Before I began to travel properly through Bangladesh, I had no real sense of just how rich, gorgeous, and heartbreakingly unprotected its architectural heritage truly is.
But beneath the silt-laden rivers and endless fields of rice lies a land dotted with forgotten mosques, crumbling temples, half-sunk stupas and palaces draped in bougainvillaea.
Nowhere captures this melancholy crumbley-ness better than the temple town of Puthia.
A short drive from Rajshahi, near the Padma River, it is the largest temple town in Bangladesh.
A Terracotta Temple Town
Tightly packed in this peaceful and largely forgotten town is the country's greatest concentration of Hindu heritage.
Today, politicians of depict the Mughal conquests of India as religiously motivated jihad, in which temples were torn down and mosques were built in their place. The temple town of Puthia somewhat messes up that picture.

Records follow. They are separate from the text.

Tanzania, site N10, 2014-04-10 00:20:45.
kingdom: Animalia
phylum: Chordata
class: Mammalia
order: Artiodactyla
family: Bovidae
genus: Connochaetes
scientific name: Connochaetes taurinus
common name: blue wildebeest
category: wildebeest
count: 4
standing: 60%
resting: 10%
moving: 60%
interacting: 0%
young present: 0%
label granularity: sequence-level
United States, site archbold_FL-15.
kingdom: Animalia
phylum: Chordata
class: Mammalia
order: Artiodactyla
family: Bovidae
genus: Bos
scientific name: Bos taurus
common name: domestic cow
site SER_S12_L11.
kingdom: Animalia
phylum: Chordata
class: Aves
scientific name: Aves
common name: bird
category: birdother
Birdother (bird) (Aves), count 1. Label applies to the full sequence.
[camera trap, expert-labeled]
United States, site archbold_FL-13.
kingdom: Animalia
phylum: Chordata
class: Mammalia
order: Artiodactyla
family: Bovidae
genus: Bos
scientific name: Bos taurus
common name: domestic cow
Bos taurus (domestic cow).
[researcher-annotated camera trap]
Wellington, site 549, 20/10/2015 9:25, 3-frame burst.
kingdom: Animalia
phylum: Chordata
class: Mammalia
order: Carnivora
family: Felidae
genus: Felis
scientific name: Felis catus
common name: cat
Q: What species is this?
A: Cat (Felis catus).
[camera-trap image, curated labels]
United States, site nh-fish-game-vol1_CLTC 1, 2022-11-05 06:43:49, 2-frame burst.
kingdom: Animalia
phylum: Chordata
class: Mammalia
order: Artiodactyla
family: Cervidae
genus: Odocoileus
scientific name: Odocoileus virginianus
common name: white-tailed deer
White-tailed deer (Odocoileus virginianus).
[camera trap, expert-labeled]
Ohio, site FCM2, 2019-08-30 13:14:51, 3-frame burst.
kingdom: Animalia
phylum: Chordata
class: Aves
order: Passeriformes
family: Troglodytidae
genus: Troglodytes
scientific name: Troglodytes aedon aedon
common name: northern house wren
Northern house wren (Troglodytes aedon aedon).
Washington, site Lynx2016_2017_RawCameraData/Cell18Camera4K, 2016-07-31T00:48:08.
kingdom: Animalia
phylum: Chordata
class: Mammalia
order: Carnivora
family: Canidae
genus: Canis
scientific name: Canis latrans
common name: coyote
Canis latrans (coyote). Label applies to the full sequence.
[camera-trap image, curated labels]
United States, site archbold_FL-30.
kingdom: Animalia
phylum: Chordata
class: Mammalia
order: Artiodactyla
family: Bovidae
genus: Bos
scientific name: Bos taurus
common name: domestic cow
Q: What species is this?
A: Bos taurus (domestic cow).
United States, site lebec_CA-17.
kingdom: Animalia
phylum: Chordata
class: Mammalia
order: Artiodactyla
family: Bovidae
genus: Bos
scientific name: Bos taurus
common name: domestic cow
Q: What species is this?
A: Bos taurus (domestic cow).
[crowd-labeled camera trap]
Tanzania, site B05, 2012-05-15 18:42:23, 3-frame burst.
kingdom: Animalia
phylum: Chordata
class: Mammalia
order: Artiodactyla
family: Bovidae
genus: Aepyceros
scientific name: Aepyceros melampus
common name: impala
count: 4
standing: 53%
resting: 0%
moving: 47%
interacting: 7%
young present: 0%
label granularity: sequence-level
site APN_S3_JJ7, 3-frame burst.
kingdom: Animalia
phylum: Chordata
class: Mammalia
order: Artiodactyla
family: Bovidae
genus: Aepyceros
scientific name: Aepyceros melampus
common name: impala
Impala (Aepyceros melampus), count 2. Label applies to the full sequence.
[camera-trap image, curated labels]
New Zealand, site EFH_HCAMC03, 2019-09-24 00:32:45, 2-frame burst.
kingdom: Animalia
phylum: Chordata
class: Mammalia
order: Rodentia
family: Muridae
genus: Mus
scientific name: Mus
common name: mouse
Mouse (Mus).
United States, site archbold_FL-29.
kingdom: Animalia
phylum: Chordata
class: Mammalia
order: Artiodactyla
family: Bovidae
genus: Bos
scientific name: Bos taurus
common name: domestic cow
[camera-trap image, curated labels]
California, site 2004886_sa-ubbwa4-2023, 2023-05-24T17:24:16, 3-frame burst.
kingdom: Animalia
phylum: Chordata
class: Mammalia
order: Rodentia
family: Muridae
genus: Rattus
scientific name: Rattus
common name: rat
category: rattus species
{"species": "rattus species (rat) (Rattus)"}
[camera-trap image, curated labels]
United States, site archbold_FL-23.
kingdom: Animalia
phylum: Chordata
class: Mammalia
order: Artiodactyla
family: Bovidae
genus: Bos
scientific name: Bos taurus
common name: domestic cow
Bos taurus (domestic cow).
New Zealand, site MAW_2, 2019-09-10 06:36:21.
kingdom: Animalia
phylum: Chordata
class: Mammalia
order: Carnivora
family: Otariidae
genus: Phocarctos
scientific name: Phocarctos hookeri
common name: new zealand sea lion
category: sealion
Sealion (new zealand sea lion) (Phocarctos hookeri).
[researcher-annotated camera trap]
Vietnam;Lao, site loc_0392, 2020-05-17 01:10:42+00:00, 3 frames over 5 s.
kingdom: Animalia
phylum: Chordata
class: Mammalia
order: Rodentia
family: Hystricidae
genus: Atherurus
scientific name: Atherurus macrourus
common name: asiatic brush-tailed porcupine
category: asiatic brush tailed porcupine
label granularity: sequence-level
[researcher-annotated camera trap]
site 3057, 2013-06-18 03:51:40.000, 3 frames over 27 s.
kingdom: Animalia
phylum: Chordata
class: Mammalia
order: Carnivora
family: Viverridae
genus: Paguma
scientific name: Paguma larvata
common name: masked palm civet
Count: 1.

Firstly, the leading Mughal general at the time was a Hindu - Man Singh. When Singh marched the Imperial Mughal armies into Northwest Bengal, it was the Muslim rulers of the enemy Bengal Sultanate who were targeted, not the Hindus of the province.
In fact the Mughals wanted to be seen as liberating Bengalis of all faiths from Sultanate rule. In Puthia, Man Singh seized the lands of a rebellious Muslim Pathan noblemen and gifted then to a Hindu holy man called Bhattacharya, whose local knowledge had been crucial in the war.
Bhattacharya was an ascetic and refused the land grant, but his son accepted in his stead. A generation later, the family were appointed 'Rajas' by the Emperor Jahangir, to thank them for their loyalty and support. Thus the Puthia Rajas were born.
Krishna and Jahangir in Terracotta
Over the following two centuries, the Puthia Rajas would adorn their fiefdom with numerous teracotta temples.
Perhaps the greatest of these is the Pancha Ratna Govinda Temple. Made entirely from terracotta, it features elaborate carvings of various epics - from the Mahabharata and the Ramayana, to the Gita Govinda, and even the occasional story from the Shahnameh.